Wickham reclined in his easy chair, tired after a hard day of whatever it is that people with no jobs do. Despite his relaxed appearance, he was on edge. Darcy had not responded to his latest pleas for help subduing that madman that kept sending him letters, although Darcy probably had better things to worry about (hint: it was about time he and his stupid boyfriend got together. Wickham was damn sick of their angsty rants and pitiful pining glances). But Wickham was afraid that time was running out, because if he did not respond to the madman soon he would be in imminent danger.

The imminent danger came knocking on his door only seconds after he had this thought. Wickham immediately tensed, every nerve in his body alight with trepidation. He crept to the door, and edged it open slightly lest it be an innocent wayfarer trying to borrow a crust of bread, or whatever business innocent wayfarers have knocking on doors at 12 noon.

A moon-shaped, pockmarked face ringed with greasy black curls and a garlic shaped nose planted firmly in the center greeted him. He peered down at the stranger’s chapped lips, the mole that punctuated his forehead, and the beady, brimming eyes that were looking at him with such tenderness that Wickham was obliged to step back in disgust and shock.

“My darling! Why haven’t you responded to any of my messages or letters! My dear, please do not be shy-the Bible does not condemn homosexuality at all. In fact, in Mark 3:1-” Mr. Collins began.

In the process of this speech, Wickham had fallen to the floor in consternation. At the invocation of the Bible by Mr. Collins, God blessed Wickham with the strength to grab the door with trembling hands and slam it shut on Mr. Collins’ face. “I DON’T EVEN KNOW WHO YOU ARE,” Wickham yelled, his voice three pitches higher with fear. “PLEASE LEAVE.”
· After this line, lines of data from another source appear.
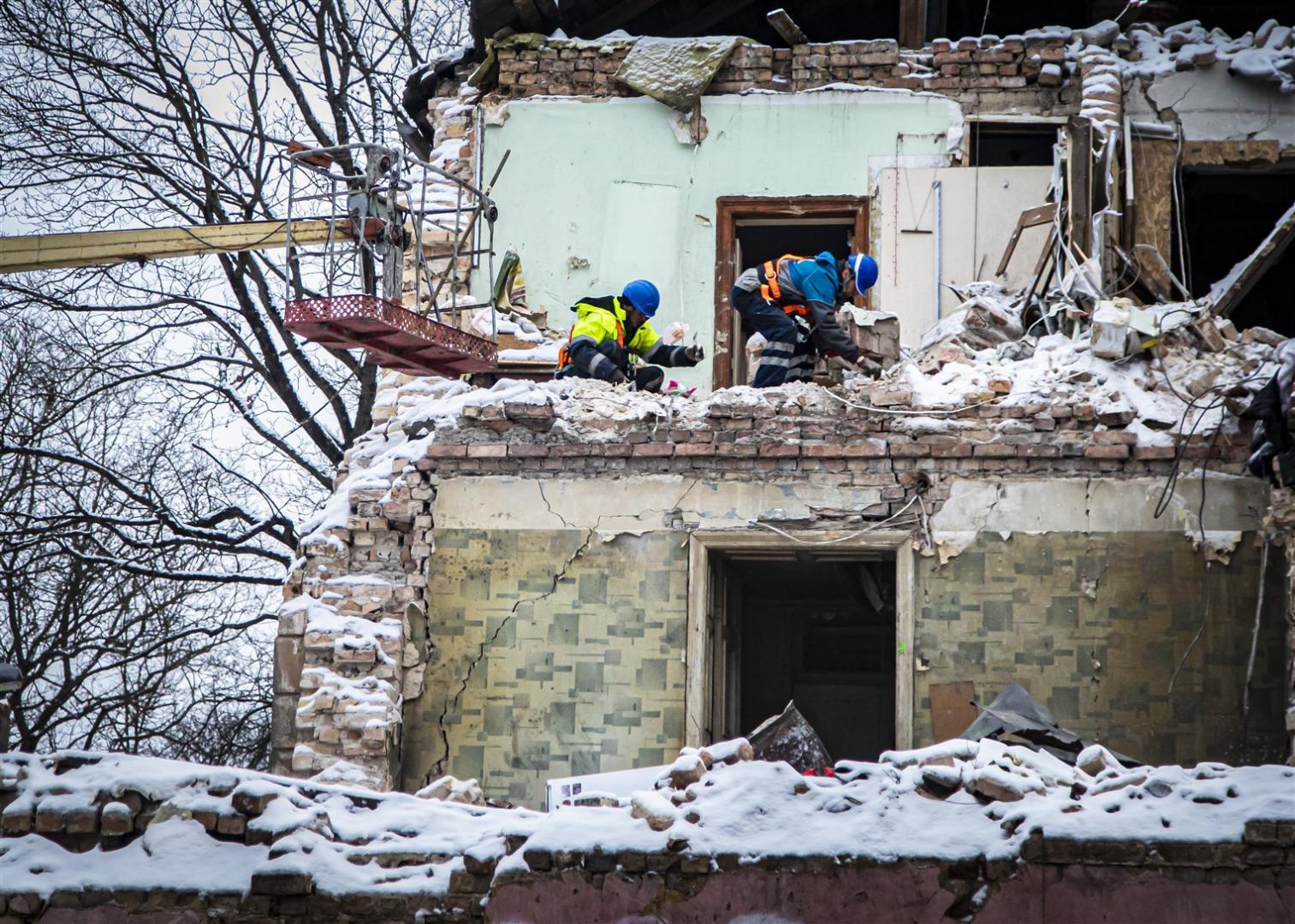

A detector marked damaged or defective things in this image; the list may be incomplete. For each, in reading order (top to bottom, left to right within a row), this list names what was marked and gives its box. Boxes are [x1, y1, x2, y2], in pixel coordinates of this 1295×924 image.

broken wooden plank [761, 8, 803, 44]
broken wooden plank [994, 201, 1056, 273]
broken wooden plank [1212, 198, 1295, 318]
damaged brick building [265, 0, 1295, 807]
cracked plaster wall [404, 471, 1284, 802]
broken wooden plank [927, 678, 973, 740]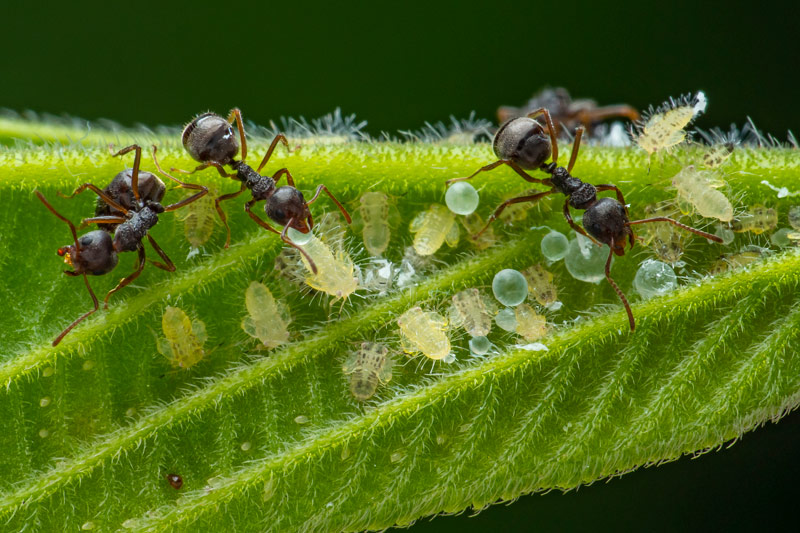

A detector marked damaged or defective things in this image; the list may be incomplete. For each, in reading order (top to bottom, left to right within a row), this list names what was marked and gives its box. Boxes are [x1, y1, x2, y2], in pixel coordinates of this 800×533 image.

ant's bent elbowed antenna [446, 107, 720, 330]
Wickham heard a minute of shuffling behind the door, and finally footsteps down the path to the main road. He breathed a sigh, allowing himself to slump, defeated, against the doorframe. He still had a lingering prickling sensation on his neck, and he turned to see another blue envelope that had been slid under the door. He screamed in horror. Wickham knew that this had not been the first he had seen of his “lover”, and he had a terrible, terrible feeling that it would not be the last.

 

~Bonus~

And so, dear reader, this marks the end of the tale of two pining gays: one a twink, and the other...also a twink, but one that knew how to hide it a lot better. But I digress. Darcy and Bingley went on to get married, and foster two lovely dogs. And if you’re wondering about our ill-fated Wickham and Mr. Collins, then keep wondering, because I’m not about to tell you how their story ended. That is up to your own imagination.
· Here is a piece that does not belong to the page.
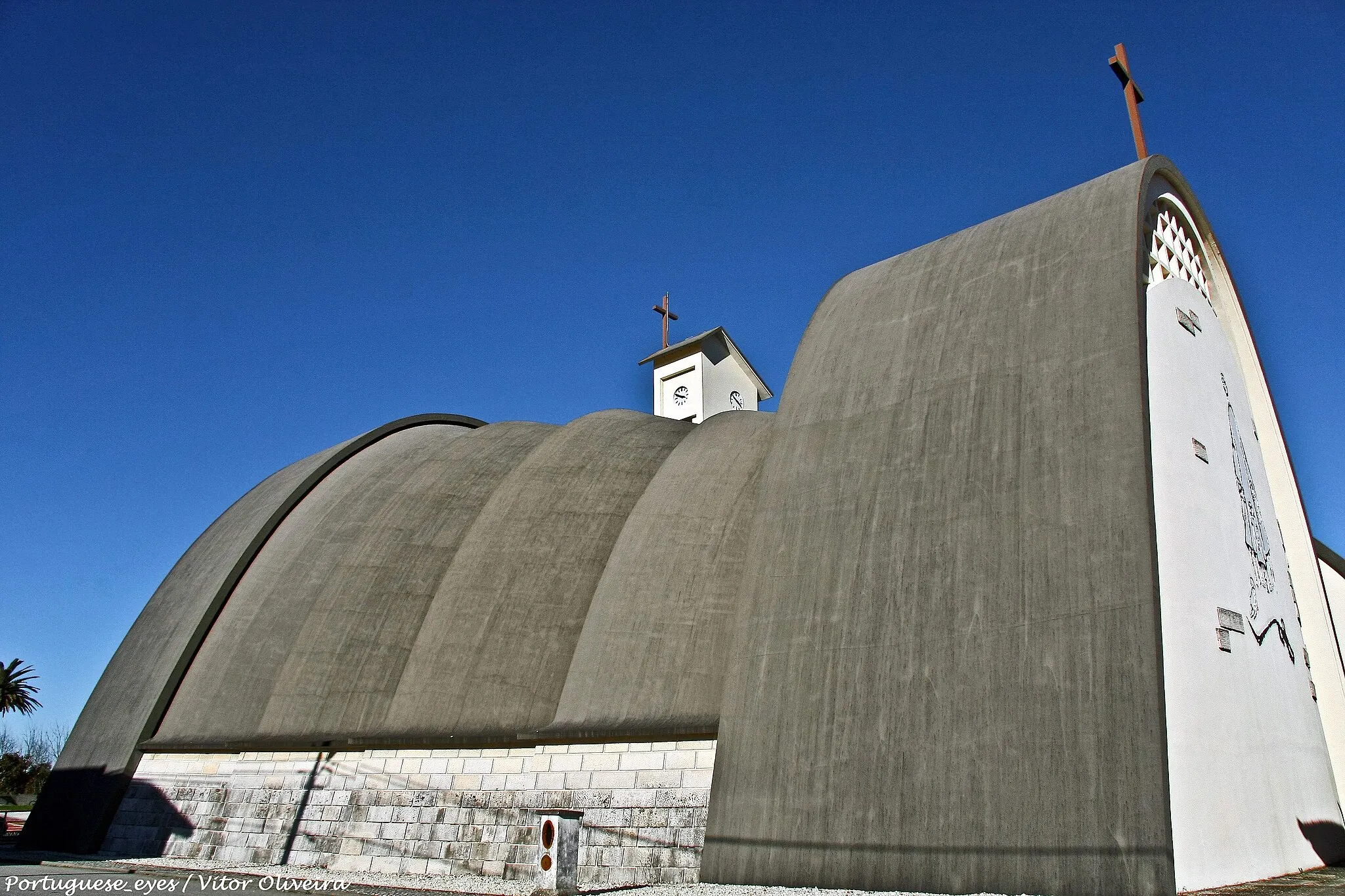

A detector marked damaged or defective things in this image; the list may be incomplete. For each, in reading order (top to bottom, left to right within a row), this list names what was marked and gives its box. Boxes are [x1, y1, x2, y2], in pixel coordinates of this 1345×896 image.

rusty metal cross [1108, 43, 1151, 161]
rusty metal cross [648, 294, 678, 349]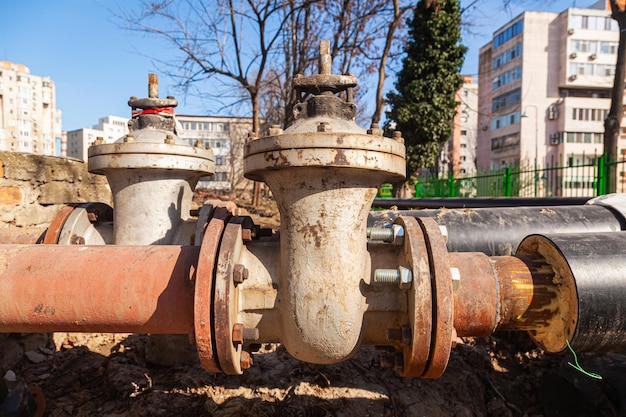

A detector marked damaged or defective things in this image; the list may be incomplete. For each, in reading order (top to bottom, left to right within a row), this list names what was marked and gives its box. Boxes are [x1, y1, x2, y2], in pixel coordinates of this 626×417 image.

rusty pipe [0, 244, 195, 332]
You may have noticed that there is a marked lack of women in this story, as Pride and Prejudice is, in general, dominated by cishet white men. Rest assured, though, that the one and only woman I have deigned to mention throughout the course of this gay fanfiction has gotten her happy ending in due course. (I wouldn’t be able to tag this as angst with a happy ending otherwise.) Elizabeth slowly spiraled into depression and disrepair after her rejection by Darcy, but was soon saved by the discovery of her own love of her life: cats. Needless to say, she became a crazy cat lady and went on to write the story of her life and the lives of those around her, with a pen in her hand and a cat in her lap at all times. She is very tired now, because she’s taken at least two days to write this story. She is now going to take a nap.